The evidence from landscape change may give significant limits to historical geodynamic processes. However, the enormous uncertainty of topographic reconstruction has limited it.
Lead author Sean Gallen, an assistant professor of geosciences at Colorado State University (CSU), worked with his colleagues to create new data sets and methodologies for using landscapes to retrace the lengthy histories of mountain formation in southern Italy.
One tectonic plate falls beneath another in subduction zones, such as Calabria in southern Italy. The crumpling and thickening of the Earth’s crust are thought to have played a role in the formation of the mountains in these regions.
Sean Gallen, lead author and CSU assistant professor of geosciences, said, “Mountain building is a fundamental process of how Earth behaves, and this study suggests that we may not understand that as well as we thought we did.”
The researchers combined measurements from geologically short and long durations ranging from thousands to tens of millions of years. The landscape filled the gaps like a “geologic tape recorder” recording tectonic history.
Gallen said, “In southern Italy, the landscape is the bridge between these different methods that we typically use.”
The flat, high-elevation landscape regions along the “toe” of the Italian peninsula depict a time when mountain creation was gradual, and a sharp transition below marks a quick acceleration.
These geographical indications enabled the researchers to create the longest and most complete long-term continuous record of rock uplift.
He said, “We would expect to see a correlation between the rate at which the plate is diving down beneath the other plate through time and our rock uplift history, and we don’t see that.”
Crumpling and crust thickening are secondary processes in the development of the Calabrian Alps.
According to data, the fundamental force driving rock uplift is the fall of the lower plate into the Earth’s mantle and its adjustment of the mantle flow field.
The researcher said, “The results suggest that the typical way we view mountain building doesn’t hold for southern Italy. It appears to be controlled by things much deeper within the Earth system. This behavior has been seen in models but never in nature.
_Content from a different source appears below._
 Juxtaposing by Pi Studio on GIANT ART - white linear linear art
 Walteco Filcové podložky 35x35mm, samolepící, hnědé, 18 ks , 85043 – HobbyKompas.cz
This is the first time we think we’ve observed it.”
This research shows for the first time that this mechanism is the primary driver in mountain development in subduction zones, despite previous research linking mountain height to tectonic plate interactions within Earth’s plastically flowing mantle.
He also said, “The records we have produced imply that deep earth signals appear to dominate what’s happening at the surface. I’ve been working in the Mediterranean for 15 years, and this result has profoundly changed the way I think about these subduction zones.”
The researchers developed a unified framework based on thermochronology, cosmogenic nuclides, bedrock river profiles, and the record of historical sea levels seen in marine terraces.
The revolutionary methodology reaches further back in time than other methods. It employs multiple data sets to constrain modeling in a novel way.
The technique works well in active systems where the contemporary landscape hints about the past. The longer a system has been active in geologic time, the more difficult it is to recreate its history confidently.
Gallen expects the new techniques to promote research and discoveries in other fields. Although current numerical models support their interpretation, Gallen highlighted that more data is required to establish whether it is accurate.